1

I have a generator object, that loads quite big amount of data and hogs the I/O of the system. The data is too big to fit into memory all at once, hence the use of generator. And I have a consumer that all of the CPU to process the data yielded by generator. It does not consume much of other resources. Is it possible to interleave these tasks using threads?

For example I'd guess it is possible to run the simplified code below in 11 seconds.

import time, threading
lock = threading.Lock()
def gen():
    for x in range(10):
        time.sleep(1)
        yield x
def con(x):
    lock.acquire()
    time.sleep(1)
    lock.release()
    return x+1

However, the simplest application of threads does not run in that time. It does speed up, but I assume because of parallelism between the dispatcher which does generation and the worked. But not thanks to parallelism between workers.

import joblib
%time joblib.Parallel(n_jobs=2,backend='threading',pre_dispatch=2)((joblib.delayed(con)(x) for x in gen()))
# CPU times: user 0 ns, sys: 0 ns, total: 0 ns
# Wall time: 16 s
Dimitry
  • 2,204
  • 1
  • 16
  • 24
  • If your question is `Is it possible ...?` Then the simple answer is yes. Threads in Python don't run in parallel - you would need multiple processes. If your data can be processed in chunks you could use threads for the I/O bound data acquisition and distribution, each thread feeding data to one or more processes as it *acquires* data. You would have to find a way to throttle that to conserve resources. Python has a lot of builtin tools: threading, multiprocessing, concurrent.futures, subprocesses, asyncio. .... – wwii Jun 13 '21 at 14:12
  • Without more details it would hard to recommend a strategy. Recommending a strategy might be off topic for SO - but I'll let the community decide. There are a **lot** of Q&A's here that touch on your *question*, maybe continually refined searches will help you define your strategy. The module docstring for the [concurrent.futures source](https://github.com/python/cpython/tree/3.9/Lib/concurrent/futures/process.py) has a nice graphic of how they used threads to feed processes. – wwii Jun 13 '21 at 14:20
  • Well, it is possible to understand `Is it possible ...?` in the meaning you did. However the title reads `How to ... ?` The question has a concrete example of a problem and a question about that concrete example. – Dimitry Jun 13 '21 at 14:22
  • [Here is an answer](https://stackoverflow.com/a/51074176/2823755) I wrote with some negative feedback regarding not addressing memory consumption - it feeds data to processes using concurrent.futures. [Here is another](https://stackoverflow.com/a/60802781/2823755). If your generator works, it seems you don't really need threads, just a way to feed data to multiple processes. Again, you didn't say but can we assume that the data can be processed in chunks? Maybe I am misreading your question - it is a bad habit I have. – wwii Jun 13 '21 at 14:33
  • @wwii The question is about threads. A single consumer uses all cpu, to process a single chunk mostly with released GIL. The first paragraph was specifically written to focus the question on threads, not processes. – Dimitry Jun 13 '21 at 15:53
  • I edited my answer with a solution using threads. – wwii Jun 13 '21 at 16:15

2 Answers2

1

Send your data to separate processes. I used concurrent.futures because I like the simple interface.

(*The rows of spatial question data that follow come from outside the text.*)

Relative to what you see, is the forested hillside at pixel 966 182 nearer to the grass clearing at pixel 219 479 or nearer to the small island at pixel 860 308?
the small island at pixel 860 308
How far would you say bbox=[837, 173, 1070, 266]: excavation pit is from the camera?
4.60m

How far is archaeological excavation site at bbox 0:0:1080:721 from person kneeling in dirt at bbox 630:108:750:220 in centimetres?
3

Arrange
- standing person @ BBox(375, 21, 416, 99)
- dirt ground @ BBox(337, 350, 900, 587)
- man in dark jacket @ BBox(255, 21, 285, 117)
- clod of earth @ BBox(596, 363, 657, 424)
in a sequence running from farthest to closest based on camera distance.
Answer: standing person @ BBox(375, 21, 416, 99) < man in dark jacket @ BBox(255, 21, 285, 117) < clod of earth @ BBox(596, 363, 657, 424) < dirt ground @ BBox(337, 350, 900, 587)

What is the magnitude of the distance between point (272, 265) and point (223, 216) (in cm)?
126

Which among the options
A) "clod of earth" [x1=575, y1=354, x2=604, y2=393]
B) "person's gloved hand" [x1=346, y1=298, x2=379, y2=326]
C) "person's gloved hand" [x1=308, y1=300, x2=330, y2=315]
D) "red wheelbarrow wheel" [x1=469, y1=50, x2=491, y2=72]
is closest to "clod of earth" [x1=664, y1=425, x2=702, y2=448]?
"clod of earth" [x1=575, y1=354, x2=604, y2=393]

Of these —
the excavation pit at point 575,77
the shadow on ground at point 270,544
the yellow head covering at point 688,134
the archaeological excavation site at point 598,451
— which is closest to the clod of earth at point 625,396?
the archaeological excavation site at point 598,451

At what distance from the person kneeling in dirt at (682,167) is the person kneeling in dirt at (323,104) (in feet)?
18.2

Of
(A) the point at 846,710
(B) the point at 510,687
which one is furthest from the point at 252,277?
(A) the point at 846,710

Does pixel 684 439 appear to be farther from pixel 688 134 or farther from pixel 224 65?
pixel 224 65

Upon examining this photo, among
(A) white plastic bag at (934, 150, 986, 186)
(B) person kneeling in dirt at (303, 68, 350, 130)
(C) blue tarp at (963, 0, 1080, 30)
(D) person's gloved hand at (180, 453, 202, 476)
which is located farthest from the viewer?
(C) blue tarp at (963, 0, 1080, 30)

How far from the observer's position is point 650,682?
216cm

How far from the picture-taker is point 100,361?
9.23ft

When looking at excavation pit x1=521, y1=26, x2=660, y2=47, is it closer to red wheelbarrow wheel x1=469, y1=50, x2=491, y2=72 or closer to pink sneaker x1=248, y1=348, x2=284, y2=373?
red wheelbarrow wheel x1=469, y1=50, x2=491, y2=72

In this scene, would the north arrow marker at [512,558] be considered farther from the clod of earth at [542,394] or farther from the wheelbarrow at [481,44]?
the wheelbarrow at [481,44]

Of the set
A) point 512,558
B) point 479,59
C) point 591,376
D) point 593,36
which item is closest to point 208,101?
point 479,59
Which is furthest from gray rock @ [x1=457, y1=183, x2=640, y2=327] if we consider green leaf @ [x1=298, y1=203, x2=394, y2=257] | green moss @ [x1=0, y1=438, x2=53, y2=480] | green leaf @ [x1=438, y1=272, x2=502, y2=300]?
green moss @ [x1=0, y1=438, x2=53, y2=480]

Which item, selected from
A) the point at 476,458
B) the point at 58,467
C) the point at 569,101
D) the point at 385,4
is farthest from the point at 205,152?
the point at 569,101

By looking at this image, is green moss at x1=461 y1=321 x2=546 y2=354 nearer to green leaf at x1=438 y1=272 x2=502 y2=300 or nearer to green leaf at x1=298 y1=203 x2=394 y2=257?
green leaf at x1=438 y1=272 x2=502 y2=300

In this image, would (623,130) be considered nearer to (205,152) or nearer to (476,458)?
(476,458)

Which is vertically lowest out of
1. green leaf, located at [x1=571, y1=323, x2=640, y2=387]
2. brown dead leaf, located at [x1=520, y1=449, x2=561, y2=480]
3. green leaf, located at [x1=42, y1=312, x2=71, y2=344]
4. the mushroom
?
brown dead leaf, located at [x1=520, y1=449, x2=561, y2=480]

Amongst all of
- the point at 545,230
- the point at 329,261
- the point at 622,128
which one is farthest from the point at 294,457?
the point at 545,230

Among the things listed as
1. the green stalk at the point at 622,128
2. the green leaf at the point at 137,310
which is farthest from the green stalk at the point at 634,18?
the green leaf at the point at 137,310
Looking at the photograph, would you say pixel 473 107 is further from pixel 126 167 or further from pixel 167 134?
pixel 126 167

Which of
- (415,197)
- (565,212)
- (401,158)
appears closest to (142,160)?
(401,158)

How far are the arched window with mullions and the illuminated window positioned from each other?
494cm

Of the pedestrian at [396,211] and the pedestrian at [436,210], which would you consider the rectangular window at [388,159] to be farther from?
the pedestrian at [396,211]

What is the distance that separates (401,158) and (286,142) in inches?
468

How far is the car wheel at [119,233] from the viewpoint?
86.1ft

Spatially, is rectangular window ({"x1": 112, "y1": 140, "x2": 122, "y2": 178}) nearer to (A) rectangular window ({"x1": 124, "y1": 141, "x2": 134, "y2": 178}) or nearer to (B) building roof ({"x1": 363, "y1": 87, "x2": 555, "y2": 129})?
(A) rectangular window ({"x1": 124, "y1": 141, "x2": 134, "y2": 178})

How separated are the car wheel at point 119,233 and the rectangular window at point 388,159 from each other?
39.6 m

This runs in about 11 seconds on my computer.

from concurrent.futures import ThreadPoolExecutor
import concurrent
import threading
lock = threading.Lock()

def gen():
    for x in range(10):
        time.sleep(1)
        yield x

def con(x):
    lock.acquire()
    time.sleep(1)
    lock.release()
    return f'{x+1}'

if __name__ == "__main__":

    futures = []
    with ThreadPoolExecutor() as executor:
        t0 = time.time()
        for x in gen():
            futures.append(executor.submit(con,x))
    results = []
    for future in concurrent.futures.as_completed(futures):
        results.append(future.result())
    print(time.time() - t0)
    print('\n'.join(results))

Using 100 generator iterations (def gen(): for x in range(100):) it took about 102 seconds.


Your process may need to keep track of how much data has been sent to tasks that haven't finished to prevent swamping memory resources.

Adding some diagnostic prints to con seems to show that there might be at least two chunks of data out there at a time.

def con(x):
    print(f'{x} received payload at t0 + {time.time()-t0:3.3f}')
    lock.acquire()
    time.sleep(1)
    lock.release()
    print(f'{x} released lock at t0 + {time.time()-t0:3.3f}')
    return f'{x+1}'
Dimitry
  • 2,204
  • 1
  • 16
  • 24
wwii
  • 23,232
  • 7
  • 37
  • 77
1

I've created this question to see if there was an idiomatic drop-in replacement of the for-loop pattern. While wwii's answer does solve the problem, it has a caveat that the generator may get ahead of the consumer thread and swarm the memory if its output is sizeable. I also liked the joblib more.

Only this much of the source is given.